USS Mercator NCC-815
The USS Mercator NCC-815 is a Nauvoo-class starship of NATO's Special Fleet. Stationed in Brussels Bunker #1, it belongs to a generation of ships designed for large-scale transport, evacuation, cargo, and medical assistance.
At the beginning of Book I, the Mercator is the ship commanded by Agnes Rodriguez, with Angie Chen as first officer. It first belongs to an underground service routine, before becoming the heart of the Brussels evacuation when the nuclear crisis breaks out.
Ship Registry
Profile
The Mercator is a utility ship before it is a symbol. Its primary mission is not combat, but the ability to move people, equipment, and emergency aid under extreme conditions. That function matches the nature of the Special Fleet: a division able to operate in space and atmosphere, without being designed as an assault force.

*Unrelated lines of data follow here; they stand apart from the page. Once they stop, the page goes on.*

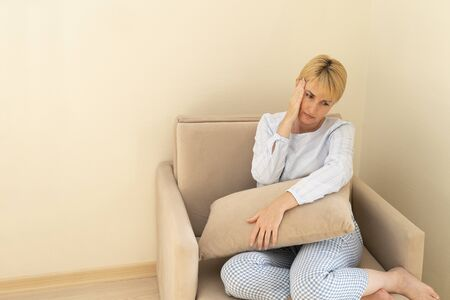 Woman stay at home, sitting in armchair, feeling sick, fever heat and depression of strength. Color image.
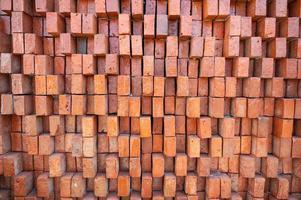 fundo de textura de parede de tijolo laranja acidentado foto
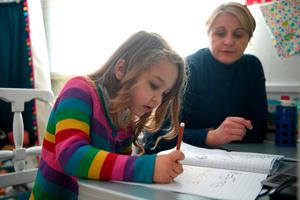 Stressful: A child does her home schooling under the watchful eye of her mother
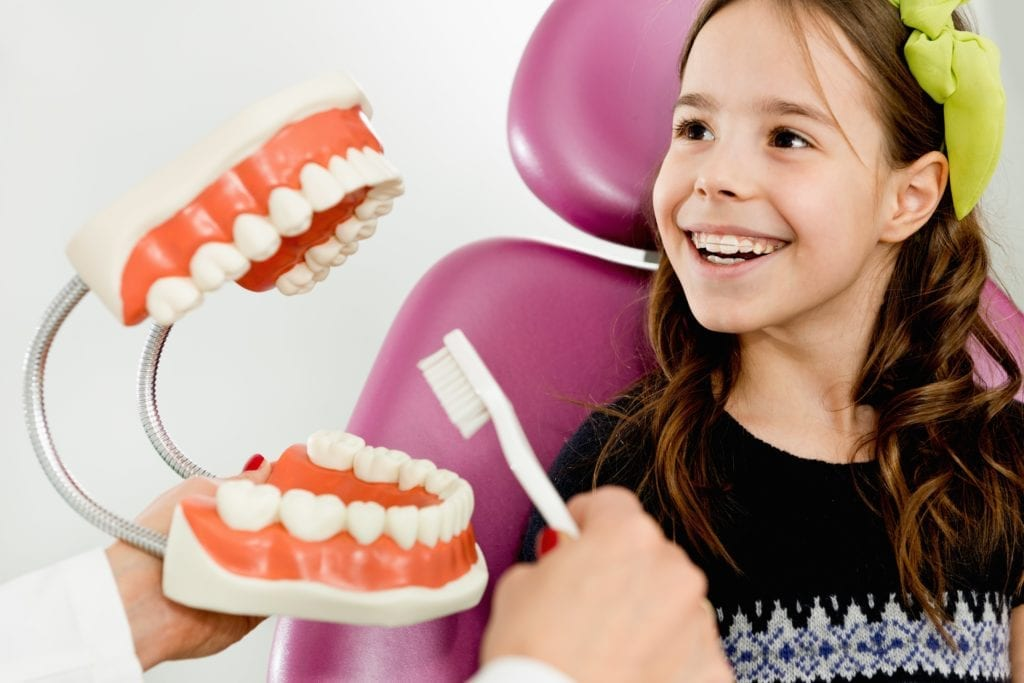Girl learning how to brush her teeth with a giant mouth model and toothbrush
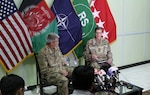 KABUL, Afghanistan (July 23, 2018) -- Gen. John Nicholson, Resolute Support commander, and Gen. Joseph Votel, U.S. Central Command commander, speak with media during a press conference at Resolute Support headquarters, July 23. (NATO photo by Erickson Barnes)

Its Nauvoo-class silhouette, detachable modules, vast internal volumes, and evacuation role make it a crisis ship. It is not designed to hold a front line, but to save people when a territory becomes unlivable.
At the beginning of Book I, the Mercator is mostly the workplace of Agnes and her crew. When the nuclear crisis erupts, that familiar setting turns into an improvised evacuation center, then into a fragile refuge for the survivors the ship manages to tear away from Brussels.
Manifest of July 15, 2024
- Captain
- Captain Agnes Rodriguez
- First Officer
- Commander Angie Chen
- Operations
- Lieutenant Charlene Savea
- Communications
- Ensign Emilie Flores
- Advanced Weapons
- Ensign Eros Vitos
- Sickbay
- Dr. Victor S. Calpel
- Custodial Technician
- Manu
After Episodes 6 and 7 - Inside the Bunker
Read after Book I - Episode 7.
The Mercator first appears in the shuttle hangar of NATO Bunker #1 in Brussels, alongside the Manneken and the Charlemagne. Agnes and Angie inspect it as a familiar tool, still locked inside a routine of maintenance and preparation.

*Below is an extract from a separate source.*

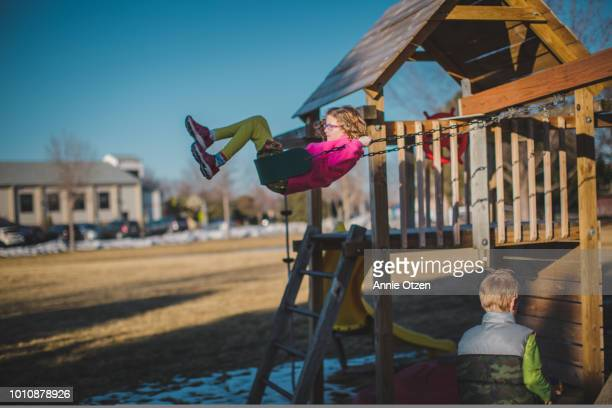 Girl Swinging from a backyard swing set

The episodes already emphasize its modular nature: the modules can detach and land on the ground, the nacelles receive regular maintenance, and the whole ship bears the mark of a technology that is still young, massive, and rarely taken out of its hangar.

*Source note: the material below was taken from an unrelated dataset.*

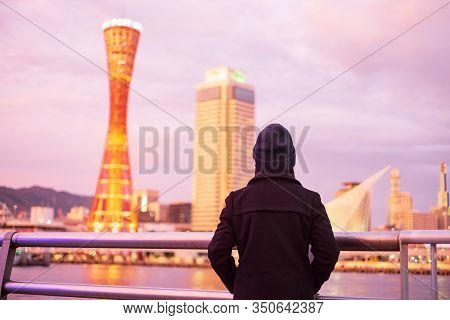 Young Woman Traveling At Kobe Port Near Osaka, Happy Asian Traveler Looking Beautiful Modern Buildin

After Episode 14 - Into the Light
Read after Book I - Episode 14.
When the global situation tips over, the Mercator leaves the bunker in broad daylight with the Manneken and the Charlemagne. Its departure publicly reveals the existence of the Nauvoo ships, until then hidden inside NATO infrastructure.
From that moment on, the ship stops being a technical setting. It becomes the center of an evacuation operation under pressure: leaders from the NATO summit, Brussels civilians, transport modules, shuttles, and crew all have to work together inside an increasingly short window.
After Episodes 19 and 20 - Nuclear Shock
Read after Book I - Episode 20.
The Mercator endures the nuclear shockwave that strikes Brussels. Trapped inside the mushroom cloud, with failing shields, a suffering structure, and a nearly uncontrollable trajectory, it becomes a survival ship rather than a simple transport.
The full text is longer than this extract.